PySurvival - Parametric model - Prediction error curve

Figure 2 - Prediction error curve

We can show this by randomly selecting datapoints and comparing the actual and predicted survival functions, computed by the simulation model and the Parametric model respectively.

# Initializing the figure
fig, ax = plt.subplots(figsize=(8, 4))

# Randomly extracting a data-point that experienced an event 
choices = np.argwhere((E_test==1.)&(T_test>=1)).flatten()
k = np.random.choice( choices, 1)[0]

# Saving the time of event
t = T_test[k]

# Computing the Survival function for all times t
survival = gomp_model.predict_survival(X_test.values[k, :]).flatten()
actual = sim.predict_survival(X_test.values[k, :]).flatten()
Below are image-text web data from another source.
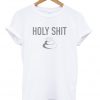 Holy shit t-shirt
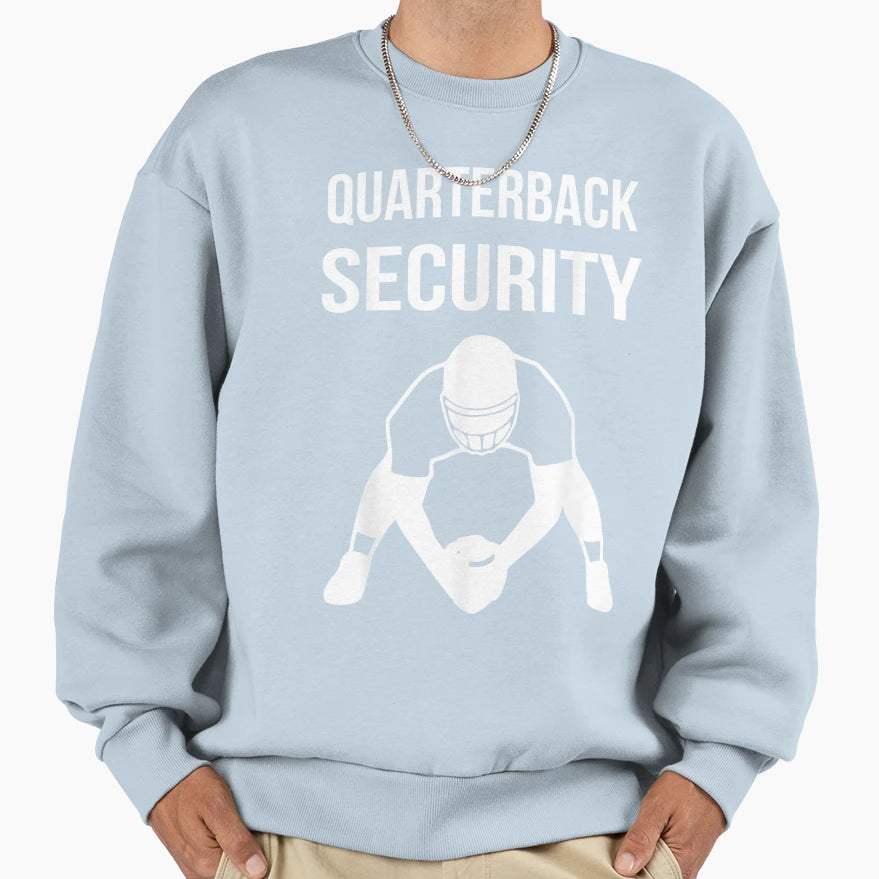 Funny Player Quarterback Security T-Shirt - Novelty Apparel Men Women - T-Shirt, Sweatshirt, Hoodie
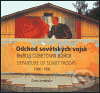 Kniha: Odchod sovětských vojsk 1990-1991 (Dana Kyndrová). Kant, 2003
# Displaying the functions
plt.plot(gomp_model.times, survival, color = 'blue', label='predicted', lw=4, ls = '-.')
plt.plot(sim.times, actual, color = 'red', label='actual', lw=2)

# Actual time
plt.axvline(x=t, color='black', ls ='--')
ax.annotate('T={:.1f}'.format(t), xy=(t, 0.5), xytext=(t, 0.5), fontsize=12)

# Show everything
title = "Comparing Survival functions between Actual and Predicted"
plt.legend(fontsize=12)
plt.title(title, fontsize=15)
plt.ylim(0, 1.05)
plt.show()

PySurvival - Parametric model - Actual vs Predicted

Figure 3 - Comparing Actual vs Predicted